The Wedding Night (1935)

A Farewell to Arms may have the literary pedigree, but if you want a romantic tearjerker starring Gary Cooper, The Wedding Night is your best bet. This movie touches upon issues of compatibility and culture which make it richer than the average melodrama.

Cooper plays Tony, a novelist from New York whose failing career and extravagant lifestyle compel him to move to an ancestral farmhouse in Connecticut until he can scrounge up some money. His wife Dora (Helen Vinson) accompanies him but becomes so bored that she flees back to the city. Abandoned by his manservant to boot, Tony begins to rely on a neighbor's daughter, Manya (Anna Sten), to look after him. Manya is a Polish beauty whose parents raised her to be an eligible homemaker and a capable farmhand. She is the opposite of Dora, who, like Tony, thinks that waking hours are best spent lounging with a highball.

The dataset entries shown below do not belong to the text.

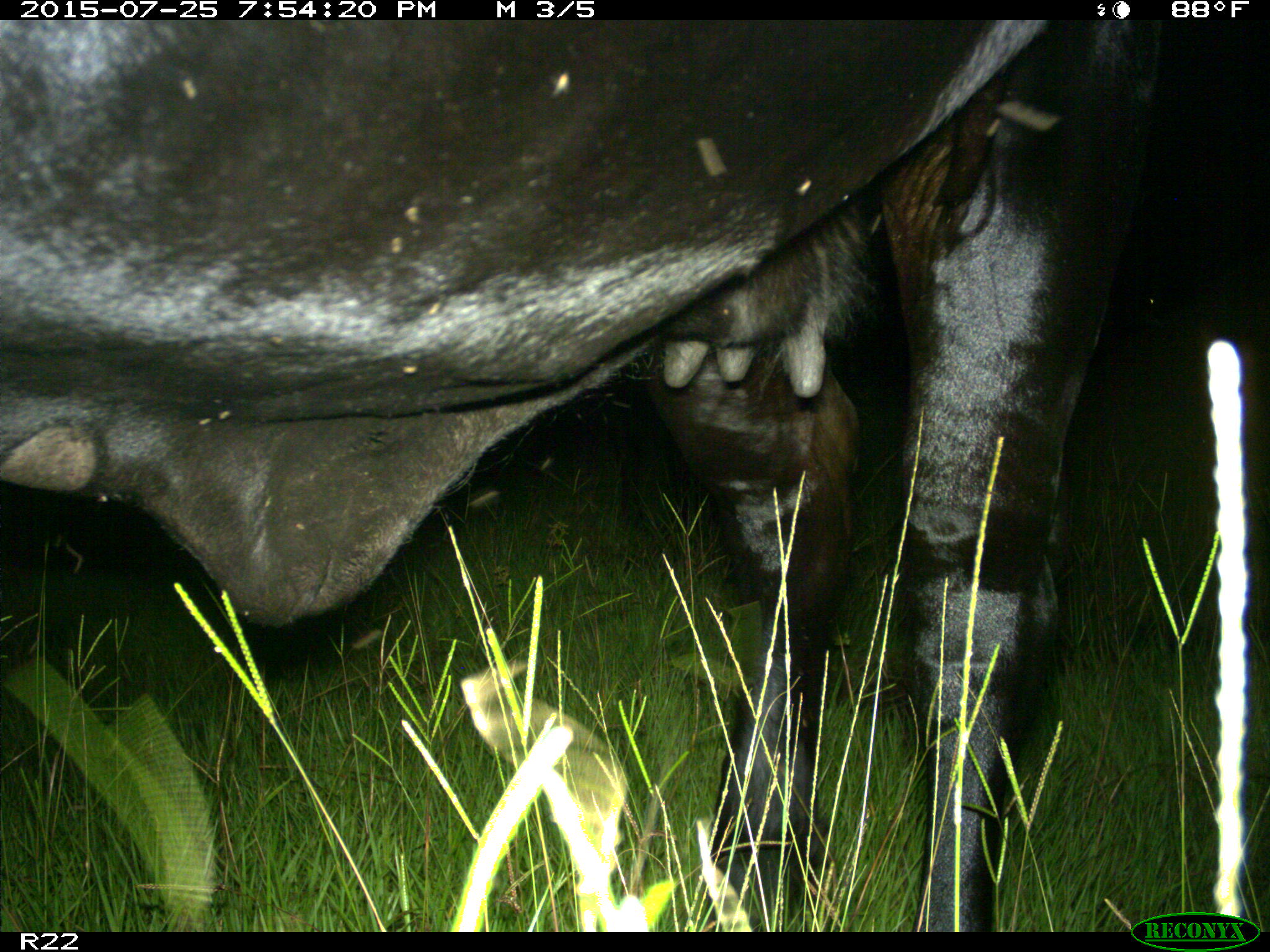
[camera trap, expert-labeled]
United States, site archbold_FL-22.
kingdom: Animalia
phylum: Chordata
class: Mammalia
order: Artiodactyla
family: Bovidae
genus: Bos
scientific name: Bos taurus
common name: domestic cow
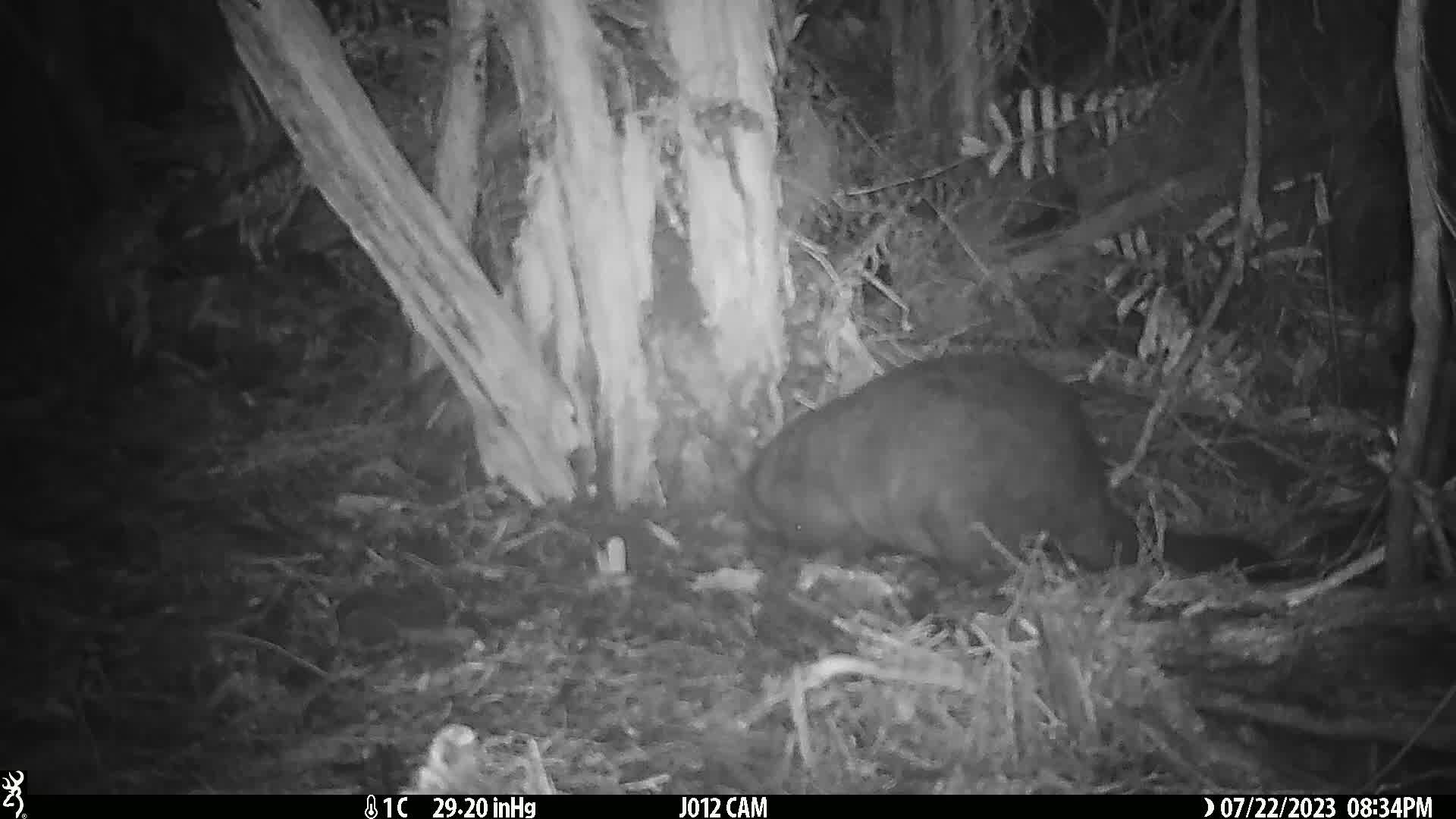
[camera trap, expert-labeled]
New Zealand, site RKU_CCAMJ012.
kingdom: Animalia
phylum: Chordata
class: Mammalia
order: Diprotodontia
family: Phalangeridae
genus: Trichosurus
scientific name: Trichosurus vulpecula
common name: common brushtail possum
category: possum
Possum (common brushtail possum) (Trichosurus vulpecula).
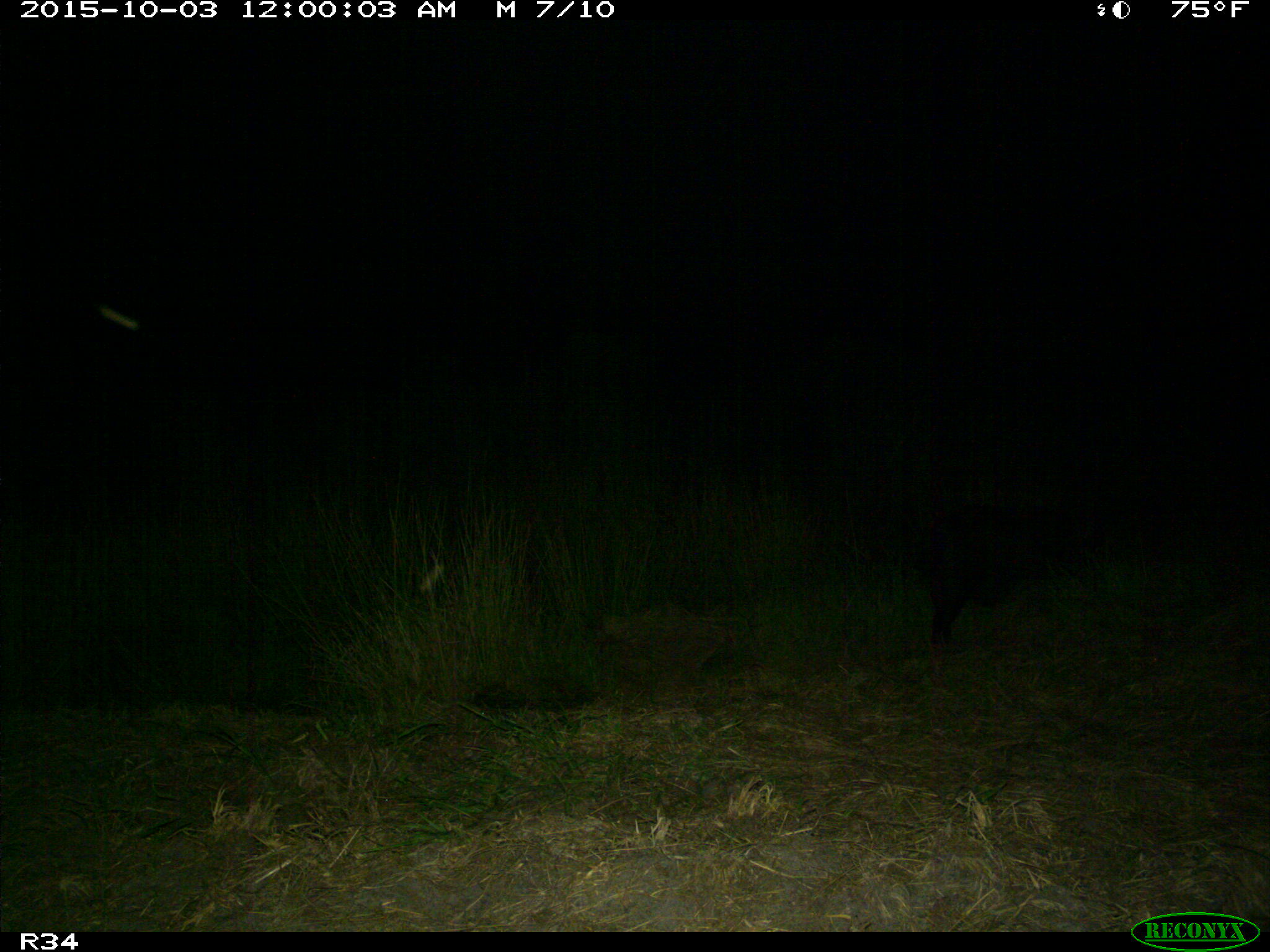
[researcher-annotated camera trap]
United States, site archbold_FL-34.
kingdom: Animalia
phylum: Chordata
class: Mammalia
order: Artiodactyla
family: Suidae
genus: Sus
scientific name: Sus scrofa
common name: wild boar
Sus scrofa (wild boar).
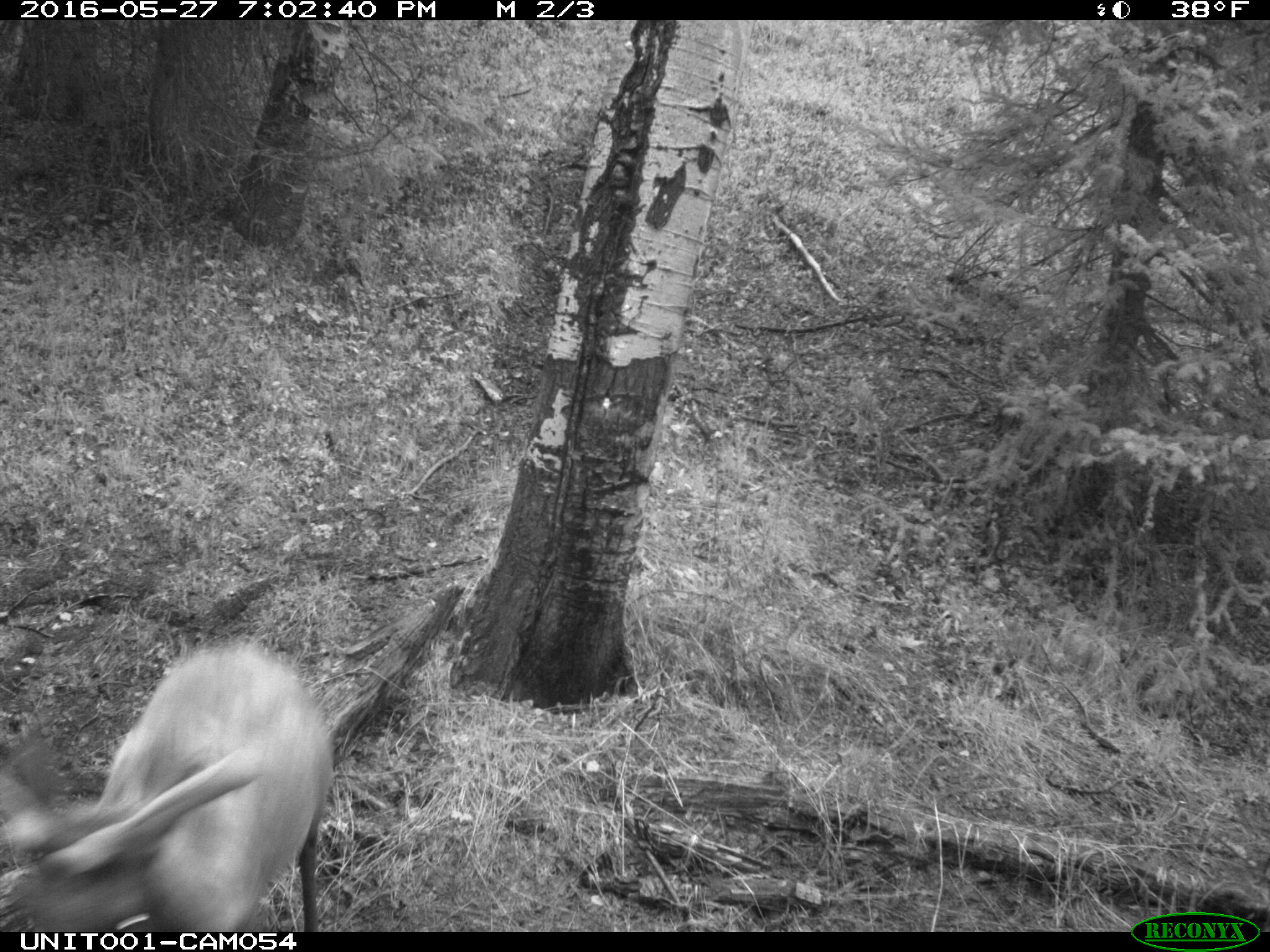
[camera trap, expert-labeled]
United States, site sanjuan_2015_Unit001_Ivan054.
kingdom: Animalia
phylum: Chordata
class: Mammalia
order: Artiodactyla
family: Cervidae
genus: Cervus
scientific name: Cervus elaphus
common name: red deer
Cervus elaphus (red deer).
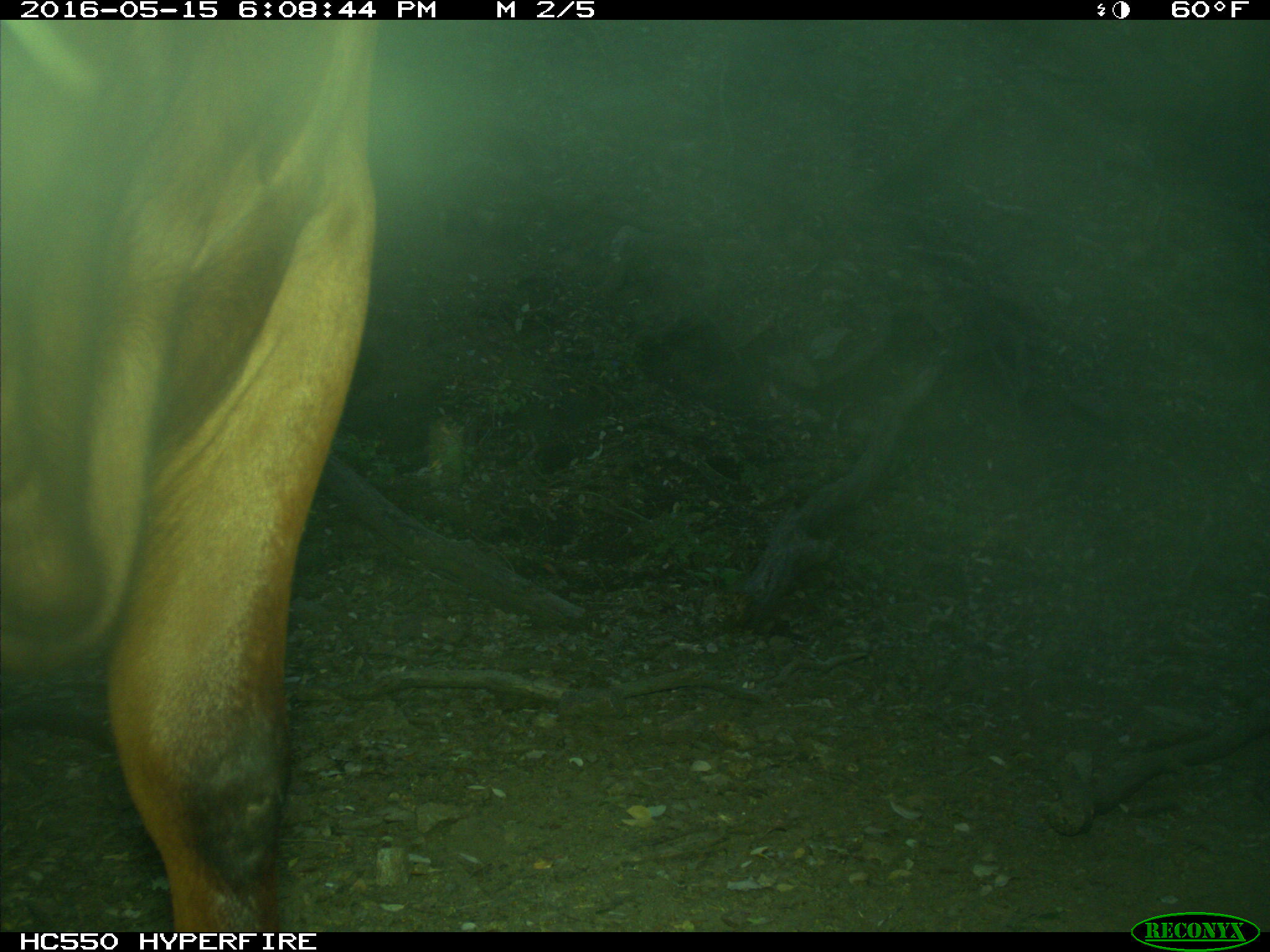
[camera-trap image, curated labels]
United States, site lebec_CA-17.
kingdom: Animalia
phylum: Chordata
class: Mammalia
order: Artiodactyla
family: Bovidae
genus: Bos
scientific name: Bos taurus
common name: domestic cow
Bos taurus (domestic cow).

Even though Tony behaves like a complete cad the first time he gets Manya alone, the two grow closer and closer. (I have learned from old movies that a man was supposed to see how far he could get upon meeting a pretty woman, and the woman was supposed to appear indignant while enjoying a secret gratification at having her attractiveness confirmed. Thereafter the man would behave respectfully in the knowledge of her good breeding. It seems to me that men as gorgeous as Gary Cooper, who could stop a woman's heart at 20 paces, ought to have had a greater responsibility for acting decently right out of the gate. But putting the ethics of attraction aside ….) Tony is inspired by Manya both to begin a new book and to question his relationship with Dora. Should he be with someone who enables his bad habits? Or does he need a no-nonsense helpmeet to keep him honest?

The budding love between Tony and Manya does not sit well with her father, who has brokered a match for her with a Polish swain. This agreement, a raging snowstorm, and the return of Dora combine to bring the situation to a head. The climax occurs on Manya's wedding night when the emotions of everyone involved reach a pitch (and are nicely expressed by the cast). Let it not be expected that the sanctity of marriage, no matter how strained, no matter how achieved, can be challenged without repercussions. In this most cultures agree, so the title is an ironic reference to life's potential for bad timing, misalliances, and bitter lessons.